Statement

Dear Habitat Ambassador:

Like many of you, we spent the last week glued to the coverage of protests across the United States. In the eight days since George Floyd was held to the ground by a police officer’s knee for a fatal 8 minutes and 46 seconds, communities small and large across the United States have been rocked by sadness, anger and uncertainty.  These protests aren’t just about the killing of George Floyd. They’re about Breonna Taylor, who was killed in her own home during a no-knock raid in Kentucky. They’re about Ahmaud Arbery, who was shot dead while jogging in his own neighborhood in Georgia. They’re about Christian Cooper, whose safety was jeopardized simply for asking a white woman to follow posted rules in Central Park. They’re about Trayvon Martin, Eric Garner, Sandra Bland, Rodney King and Emmett Till. They are about Klan members in the 1960s burning down Clarence Jordan’s vegetable stand and firing guns into homes of families at Koinonia Farm outside Americus, Georgia. They’re about decades and centuries of individual and systemic racism that precede and infuse the founding and life of our nation.

[Rows taken from a dataset]
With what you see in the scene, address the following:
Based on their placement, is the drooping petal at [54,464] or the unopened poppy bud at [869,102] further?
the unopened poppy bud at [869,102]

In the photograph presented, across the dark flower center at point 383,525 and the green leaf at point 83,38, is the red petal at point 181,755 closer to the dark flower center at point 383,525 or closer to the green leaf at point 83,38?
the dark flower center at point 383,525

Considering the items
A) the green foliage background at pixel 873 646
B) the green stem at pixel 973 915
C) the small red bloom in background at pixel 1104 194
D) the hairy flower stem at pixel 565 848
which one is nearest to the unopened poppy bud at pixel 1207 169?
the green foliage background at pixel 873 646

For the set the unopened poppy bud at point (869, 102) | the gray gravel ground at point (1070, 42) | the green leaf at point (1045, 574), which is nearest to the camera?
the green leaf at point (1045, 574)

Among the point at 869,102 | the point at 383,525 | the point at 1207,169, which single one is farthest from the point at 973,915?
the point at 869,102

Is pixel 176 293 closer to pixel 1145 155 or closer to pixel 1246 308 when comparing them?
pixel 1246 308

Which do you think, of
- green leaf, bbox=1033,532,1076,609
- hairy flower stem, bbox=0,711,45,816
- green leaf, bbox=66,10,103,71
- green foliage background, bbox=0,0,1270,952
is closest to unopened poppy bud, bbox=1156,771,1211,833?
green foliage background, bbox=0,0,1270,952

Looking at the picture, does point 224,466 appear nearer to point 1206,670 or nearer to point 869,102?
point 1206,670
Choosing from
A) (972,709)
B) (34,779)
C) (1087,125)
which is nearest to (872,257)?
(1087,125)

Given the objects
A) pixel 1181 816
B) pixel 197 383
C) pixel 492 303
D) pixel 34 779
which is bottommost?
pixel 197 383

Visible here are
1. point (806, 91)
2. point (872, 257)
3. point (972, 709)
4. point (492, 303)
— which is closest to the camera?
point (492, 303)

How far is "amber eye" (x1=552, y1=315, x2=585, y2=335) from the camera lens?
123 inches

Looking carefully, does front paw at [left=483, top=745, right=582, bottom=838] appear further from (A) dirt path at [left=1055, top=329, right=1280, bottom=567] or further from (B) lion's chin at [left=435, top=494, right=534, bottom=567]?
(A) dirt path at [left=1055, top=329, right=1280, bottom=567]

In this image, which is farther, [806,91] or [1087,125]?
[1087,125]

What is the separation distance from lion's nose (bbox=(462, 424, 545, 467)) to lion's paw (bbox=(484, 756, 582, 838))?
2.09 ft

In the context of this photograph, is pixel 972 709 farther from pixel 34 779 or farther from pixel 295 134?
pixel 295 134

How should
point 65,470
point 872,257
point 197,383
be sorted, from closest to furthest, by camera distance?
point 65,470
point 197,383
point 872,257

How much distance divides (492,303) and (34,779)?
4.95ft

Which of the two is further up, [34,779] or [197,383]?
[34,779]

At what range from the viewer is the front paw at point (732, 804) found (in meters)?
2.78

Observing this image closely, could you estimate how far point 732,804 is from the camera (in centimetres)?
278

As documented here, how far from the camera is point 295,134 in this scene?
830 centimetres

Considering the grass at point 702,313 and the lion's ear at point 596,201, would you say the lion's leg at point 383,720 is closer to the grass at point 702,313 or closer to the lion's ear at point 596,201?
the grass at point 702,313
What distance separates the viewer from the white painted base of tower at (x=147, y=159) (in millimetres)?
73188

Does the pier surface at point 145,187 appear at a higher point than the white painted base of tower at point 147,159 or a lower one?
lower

• Exercise objective:
According to the statement, how long was George Floyd held to the ground by a police officer's knee? Please answer briefly. These rows were drawn from a separate source.

• Written response:
8 minutes and 46 seconds.